Sejujurnya Embun tidak ingin meninggalkan keluarganya. Namun ada impian yang ingin dia raih. Dia ingin bisa menjadi kebanggaan keluarganya.
"Jaga dirimu baik - baik Nak... Jangan nakal disana. Selalu kabari kakek ya.." Perlahan kakek melepas pelukan Embun. Tangannya terulur memberikan buku tabungan dan ATM untuk cucunya itu.
"Mungkin isinya tidak seberapa. Setidaknya cukup untuk membeli beberapa baju disana. Terimalah Nak..."
"Kakek memang yang terbaik.. Hiks.. Hiks.."
"Berangkatlah... Sebelum tertinggal oleh rombonganmu." Mereka pun melepas pelukan satu sama lain. Berpisah untuk sementara waktu demi mencapai cita - citanya sang cucu.
* * *
Malam ini, hujan membawa harapanku yang terjatuh dan memurnikannya. Dalam gelapnya malam, hujan menjadi saksi kesendirianku yang telah hanyut. Butiran hujan semua serupa, namun setiap tetes menciptakan kisah yang berbeda di malam ini.
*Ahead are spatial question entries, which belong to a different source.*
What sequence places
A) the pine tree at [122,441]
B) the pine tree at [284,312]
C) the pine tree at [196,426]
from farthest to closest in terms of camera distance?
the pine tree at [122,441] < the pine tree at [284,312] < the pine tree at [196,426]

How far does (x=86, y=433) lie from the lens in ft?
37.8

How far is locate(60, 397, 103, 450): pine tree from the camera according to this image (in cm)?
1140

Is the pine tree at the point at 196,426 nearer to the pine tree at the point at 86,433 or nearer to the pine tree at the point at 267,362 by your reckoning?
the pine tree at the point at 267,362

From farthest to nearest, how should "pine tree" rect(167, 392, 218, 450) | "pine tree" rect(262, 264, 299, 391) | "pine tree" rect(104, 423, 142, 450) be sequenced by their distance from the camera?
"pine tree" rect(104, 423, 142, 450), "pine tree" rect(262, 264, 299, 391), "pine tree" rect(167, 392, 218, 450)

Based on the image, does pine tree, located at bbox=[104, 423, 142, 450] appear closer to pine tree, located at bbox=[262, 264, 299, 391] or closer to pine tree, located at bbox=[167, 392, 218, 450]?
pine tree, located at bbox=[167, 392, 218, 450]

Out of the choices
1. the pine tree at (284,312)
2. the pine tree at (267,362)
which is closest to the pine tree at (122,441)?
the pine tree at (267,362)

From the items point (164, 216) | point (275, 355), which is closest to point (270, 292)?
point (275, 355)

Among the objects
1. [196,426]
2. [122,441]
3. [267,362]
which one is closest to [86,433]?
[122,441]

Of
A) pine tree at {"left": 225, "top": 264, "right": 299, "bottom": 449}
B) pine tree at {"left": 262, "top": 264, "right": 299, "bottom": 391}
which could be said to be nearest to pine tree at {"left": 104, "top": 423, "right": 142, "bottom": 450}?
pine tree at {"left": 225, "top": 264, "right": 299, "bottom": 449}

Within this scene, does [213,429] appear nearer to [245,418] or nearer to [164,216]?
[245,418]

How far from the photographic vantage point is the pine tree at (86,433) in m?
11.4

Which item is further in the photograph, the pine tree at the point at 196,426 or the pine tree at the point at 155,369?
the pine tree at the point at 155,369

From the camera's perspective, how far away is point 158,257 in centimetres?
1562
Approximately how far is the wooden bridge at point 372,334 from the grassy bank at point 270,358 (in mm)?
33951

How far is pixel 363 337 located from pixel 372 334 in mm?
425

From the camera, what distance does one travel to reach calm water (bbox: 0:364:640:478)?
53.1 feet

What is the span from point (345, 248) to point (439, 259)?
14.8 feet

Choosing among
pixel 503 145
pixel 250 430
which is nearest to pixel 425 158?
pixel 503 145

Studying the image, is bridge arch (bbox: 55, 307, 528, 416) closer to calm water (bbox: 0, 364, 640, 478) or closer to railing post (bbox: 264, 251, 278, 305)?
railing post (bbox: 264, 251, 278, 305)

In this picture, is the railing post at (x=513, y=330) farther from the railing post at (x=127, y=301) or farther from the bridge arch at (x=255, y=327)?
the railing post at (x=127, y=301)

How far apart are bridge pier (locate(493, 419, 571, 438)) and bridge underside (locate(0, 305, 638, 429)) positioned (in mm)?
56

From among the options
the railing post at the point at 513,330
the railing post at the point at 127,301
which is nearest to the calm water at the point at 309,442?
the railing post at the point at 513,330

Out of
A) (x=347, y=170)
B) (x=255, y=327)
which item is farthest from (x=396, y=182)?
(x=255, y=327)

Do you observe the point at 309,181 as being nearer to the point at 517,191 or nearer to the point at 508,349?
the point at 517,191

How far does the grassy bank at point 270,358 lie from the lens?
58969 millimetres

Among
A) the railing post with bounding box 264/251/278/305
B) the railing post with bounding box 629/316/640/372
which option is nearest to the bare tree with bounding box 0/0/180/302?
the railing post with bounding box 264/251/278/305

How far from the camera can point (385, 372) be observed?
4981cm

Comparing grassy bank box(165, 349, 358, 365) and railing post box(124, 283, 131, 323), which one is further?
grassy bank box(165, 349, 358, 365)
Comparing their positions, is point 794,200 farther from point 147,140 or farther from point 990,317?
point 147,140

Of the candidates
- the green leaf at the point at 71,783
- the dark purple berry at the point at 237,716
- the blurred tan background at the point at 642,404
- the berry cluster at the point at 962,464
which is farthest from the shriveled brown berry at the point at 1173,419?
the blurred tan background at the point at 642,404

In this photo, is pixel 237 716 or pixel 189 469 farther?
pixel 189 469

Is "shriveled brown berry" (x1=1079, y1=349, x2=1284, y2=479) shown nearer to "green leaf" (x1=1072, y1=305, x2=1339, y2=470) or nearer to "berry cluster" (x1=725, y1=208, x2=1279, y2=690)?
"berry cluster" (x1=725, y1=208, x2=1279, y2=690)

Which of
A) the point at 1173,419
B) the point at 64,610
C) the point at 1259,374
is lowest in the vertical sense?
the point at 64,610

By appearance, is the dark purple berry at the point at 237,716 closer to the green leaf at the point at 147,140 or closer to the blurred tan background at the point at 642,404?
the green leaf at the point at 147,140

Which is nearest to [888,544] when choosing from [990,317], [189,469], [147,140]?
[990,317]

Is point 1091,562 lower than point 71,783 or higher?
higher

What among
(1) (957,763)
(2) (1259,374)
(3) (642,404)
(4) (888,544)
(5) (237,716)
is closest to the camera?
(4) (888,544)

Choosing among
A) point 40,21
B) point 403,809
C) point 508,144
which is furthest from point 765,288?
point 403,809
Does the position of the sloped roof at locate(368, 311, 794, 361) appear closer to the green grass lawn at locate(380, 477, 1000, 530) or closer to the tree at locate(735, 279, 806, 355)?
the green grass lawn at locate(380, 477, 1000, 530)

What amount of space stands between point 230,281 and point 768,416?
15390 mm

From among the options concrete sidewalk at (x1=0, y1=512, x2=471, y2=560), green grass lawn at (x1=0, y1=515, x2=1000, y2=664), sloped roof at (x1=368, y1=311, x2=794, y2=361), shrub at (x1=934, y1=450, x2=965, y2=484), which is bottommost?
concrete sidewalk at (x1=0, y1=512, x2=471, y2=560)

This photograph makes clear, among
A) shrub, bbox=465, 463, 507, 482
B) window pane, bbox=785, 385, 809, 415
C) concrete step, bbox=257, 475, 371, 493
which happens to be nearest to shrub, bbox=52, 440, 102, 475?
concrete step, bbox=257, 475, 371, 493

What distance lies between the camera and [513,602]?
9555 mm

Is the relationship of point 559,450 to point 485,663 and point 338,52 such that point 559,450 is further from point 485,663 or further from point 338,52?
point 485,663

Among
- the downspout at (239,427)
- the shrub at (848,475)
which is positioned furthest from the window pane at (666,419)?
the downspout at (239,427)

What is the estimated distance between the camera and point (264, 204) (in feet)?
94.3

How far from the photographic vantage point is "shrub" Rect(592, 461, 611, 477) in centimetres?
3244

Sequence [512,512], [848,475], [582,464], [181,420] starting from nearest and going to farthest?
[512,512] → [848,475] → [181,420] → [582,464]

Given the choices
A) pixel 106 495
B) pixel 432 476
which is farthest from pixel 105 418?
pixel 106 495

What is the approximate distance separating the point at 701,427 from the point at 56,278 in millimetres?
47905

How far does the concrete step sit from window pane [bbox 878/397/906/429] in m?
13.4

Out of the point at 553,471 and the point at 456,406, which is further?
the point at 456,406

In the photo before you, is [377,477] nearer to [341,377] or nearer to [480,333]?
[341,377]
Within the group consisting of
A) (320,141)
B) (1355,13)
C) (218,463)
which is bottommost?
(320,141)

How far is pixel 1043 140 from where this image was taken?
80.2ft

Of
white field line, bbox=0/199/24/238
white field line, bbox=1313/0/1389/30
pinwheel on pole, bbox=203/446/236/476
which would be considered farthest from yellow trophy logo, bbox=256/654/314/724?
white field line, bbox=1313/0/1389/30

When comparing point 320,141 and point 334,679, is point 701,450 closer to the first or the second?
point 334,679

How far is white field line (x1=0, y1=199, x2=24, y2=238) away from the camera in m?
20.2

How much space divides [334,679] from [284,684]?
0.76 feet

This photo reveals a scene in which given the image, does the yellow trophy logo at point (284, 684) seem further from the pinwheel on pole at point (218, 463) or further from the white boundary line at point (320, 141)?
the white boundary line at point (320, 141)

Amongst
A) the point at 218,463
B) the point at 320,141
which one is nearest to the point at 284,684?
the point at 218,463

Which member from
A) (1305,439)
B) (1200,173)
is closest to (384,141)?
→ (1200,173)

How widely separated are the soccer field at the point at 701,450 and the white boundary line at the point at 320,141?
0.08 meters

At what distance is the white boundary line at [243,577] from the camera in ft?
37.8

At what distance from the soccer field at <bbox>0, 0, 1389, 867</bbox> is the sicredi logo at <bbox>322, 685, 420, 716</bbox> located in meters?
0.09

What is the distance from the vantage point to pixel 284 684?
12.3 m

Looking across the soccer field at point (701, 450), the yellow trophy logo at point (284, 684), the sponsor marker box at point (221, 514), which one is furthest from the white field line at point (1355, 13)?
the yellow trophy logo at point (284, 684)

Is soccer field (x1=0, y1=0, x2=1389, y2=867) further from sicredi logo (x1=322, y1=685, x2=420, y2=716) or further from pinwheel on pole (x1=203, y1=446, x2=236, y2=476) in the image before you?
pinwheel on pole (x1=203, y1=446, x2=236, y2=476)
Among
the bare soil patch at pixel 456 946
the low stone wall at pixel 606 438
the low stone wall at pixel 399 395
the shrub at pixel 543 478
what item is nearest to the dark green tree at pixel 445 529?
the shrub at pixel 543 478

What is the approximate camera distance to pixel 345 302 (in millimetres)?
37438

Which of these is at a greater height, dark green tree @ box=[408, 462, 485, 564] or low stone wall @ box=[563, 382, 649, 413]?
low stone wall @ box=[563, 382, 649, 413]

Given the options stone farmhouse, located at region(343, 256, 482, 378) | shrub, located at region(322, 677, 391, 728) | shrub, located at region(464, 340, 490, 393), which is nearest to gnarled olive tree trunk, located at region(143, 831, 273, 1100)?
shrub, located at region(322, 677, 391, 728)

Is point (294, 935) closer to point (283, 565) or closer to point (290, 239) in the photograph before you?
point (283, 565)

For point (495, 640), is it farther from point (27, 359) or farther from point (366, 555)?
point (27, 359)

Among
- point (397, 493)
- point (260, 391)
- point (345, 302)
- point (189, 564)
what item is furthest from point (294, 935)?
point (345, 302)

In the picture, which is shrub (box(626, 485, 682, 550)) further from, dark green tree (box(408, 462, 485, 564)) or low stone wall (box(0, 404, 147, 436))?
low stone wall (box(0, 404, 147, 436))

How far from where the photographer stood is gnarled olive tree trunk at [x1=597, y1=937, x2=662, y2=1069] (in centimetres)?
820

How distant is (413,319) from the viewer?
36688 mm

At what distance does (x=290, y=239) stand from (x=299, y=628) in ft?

Aku hanya bisa menatap hujan dibawah jendela kamarku. Pikiranku menerawang jauh pada rentetan masa lalu yang kelam. Perlahan ku elus perutku yang semakin membesar. Bayiku menendang - nendang kecil seolah memahami perasaanku yang sedang kalut.
"Sayang ... Apa kau juga merindukan ayahmu? Maafkan ibu .. Ibu sudah membuatmu menderita sejak dalam kandungan. Meski nantinya tanpa kehadiran seorang ayah, percayalah sedikitpun kamu tidak akan kekurangan kasih sayang."
"Aku akan berterima kasih kepada dokter Wira yang sudah banyak membantuku selama ini."
Perlahan aku beranjak dari ranjangku. Keluar dari kamarku secara mengendap - endap. Ku telusuri lorong - lorong rumah sakit itu. Meski masih pukul 20.00 namun suasana tampak begitu sepi. Mungkin inilah yang menjadi perbedaan antara rumah sakit biasa dengan rumah sakit jiwa.
Tiba di depan ruangan dokter Wira, sayup - sayup aku mendengar percakapan di dalam ruangan itu. Percakapan yang cukup mengusik indra pendengaranku.
" Come on Wira.. Apa kurangnya aku? Aku begitu tulus mencintaimu sejak kita kuliah. Tapi nyatanya kau malah menikahi sahabatku Arini. Dan sekarang meski istrimu telah meninggal, kau tetap saja tidak mau melirikku. Apa kurangnya aku Wira?" ucapnya dengan nada frustasinya.
Perlahan Laras mendekati Wira, Dipeluknya tubuh kekar itu dari arah belakang. "Aku bahkan siap kalau pun kau menginginkanku sayang.. " Jemarinya bermain nakal di dada bidang itu. Mencoba mencari titik sensitif dari pria yang membuatnya tergila- gila selama ini.
"Katakan ...mau di apartemenmu atau di apartemenku?Aku siap kapanpun kau mau. Bahkan aku lebih siap lagi menjadi ibu dari anak - anakmu." ucapnya dengan penuh nada sensual.